Musical Interlude with Chris Coyer

00:50:28
Speaker
to share? Do you want to give us a lick of Banjo too? I don't know. You tell me what's up.
00:50:34
Speaker
Uh, maybe I should, huh? I don't have anything else to say. You looked awesome on Shop Talk. You were like, oh, I picked up the banjo. I'm not that good. And I was like, dude, he's so straight over there. I loved it. I wanted to hear more. I was like, every intro should be you playing a little bit of banjo. I'd be so happy if it's close. Yeah, we're going to get a treat. Yeah. See, mine's over here. Oh, are we going to get a jam? I'm so not musical. There's no way this, the timing's going to work out.
00:51:15
Speaker
I don't know I was trying to do the deliverance thing for you because I feel like that's always oh that's what I was referencing yeah
00:51:22
Speaker
Is that like the free bird of Banjo? It's delivered. I don't even know it really. Although I was thinking about the other day, I feel like I should watch that movie again. Some people have like the, oh, that's, I don't know, they have some impression over the mind. It's a dark movie. You're going to get some dark vibes. I think so, but like, is it what you remember it is or do you have some incorrect, you know, I feel like people remember what they want to remember, you know? Hunting trip gone very, very long.
00:51:51
Speaker
Bye!
00:51:59
Speaker
Yes. Yes. That's awesome. So you should have practiced a ton. I've been trying to learn my finger picking strategies and it's not that slow going, but yeah, you sound great, dude. I need to sit in here promptly. I'm crunched in here. I have gotten okay at this thing, you know, by going to festivals and playing all day and stuff. I really am into it. It's definitely my retirement plan.
00:52:24
Speaker
Yeah, music is cool. I love like I'm a crafter. I love building stuff. But what I love about music is that you get to craft with someone else. And I love the ephemeral nature of it where you're like, and it's gone. We created something. It was in the air. It filled up the space like magic. You could cut the music with a knife in the room. And then when the music stops, everyone's like,
00:52:46
Speaker
weird. This room feels so different now. And you're like, Yeah, and it's gone. We'll never play it like that. Or something, you know, like people, you can even hear that. I love that in recordings when they record that there's like, eight seconds after the end of the song, and almost like universally, somebody will like laugh or something.

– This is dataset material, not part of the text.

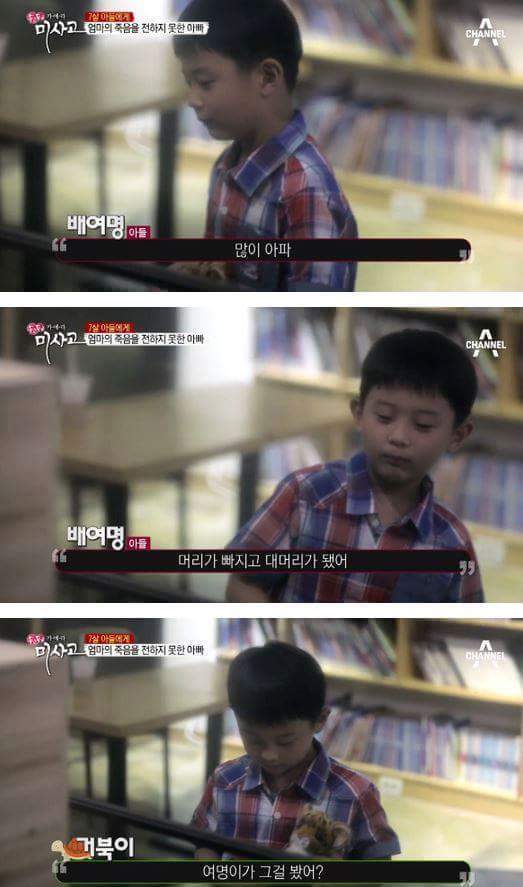  7살 아들에게 엄마의 죽음을 전하는 아빠 | 인스티즈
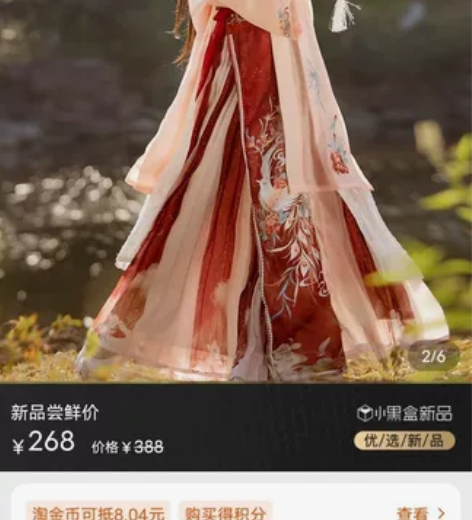 耀春原创汉服,迟春园,四件套 绣花很多拍照...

Conclusion and Future Plans

00:53:04
Speaker
Like when they had a good take, it was not like they heard a joke. It's not like they played something unexpected or funny. It's just this release of like, man, we got through that. That was awesome. You vibed that? Yeah. We were on the same wavelength and we just busted out and you start laughing. You're like, whoa, I was in another world. And now I'm back in this room, I guess. Yeah. Totally. It wasn't even any psilocybin involved. Just regular.
00:53:33
Speaker
All right. Well, thanks for having me on fellows. Yes. Thank you for coming on the podcast, uh, and sharing all the things that you're bad at. And yeah, we'll be Adam and I will be doing this every week, talking about things we're bad at, uh, and bringing on other people. And, uh, so thank you all for listening and we'll see you on the next bad at CSS podcasts.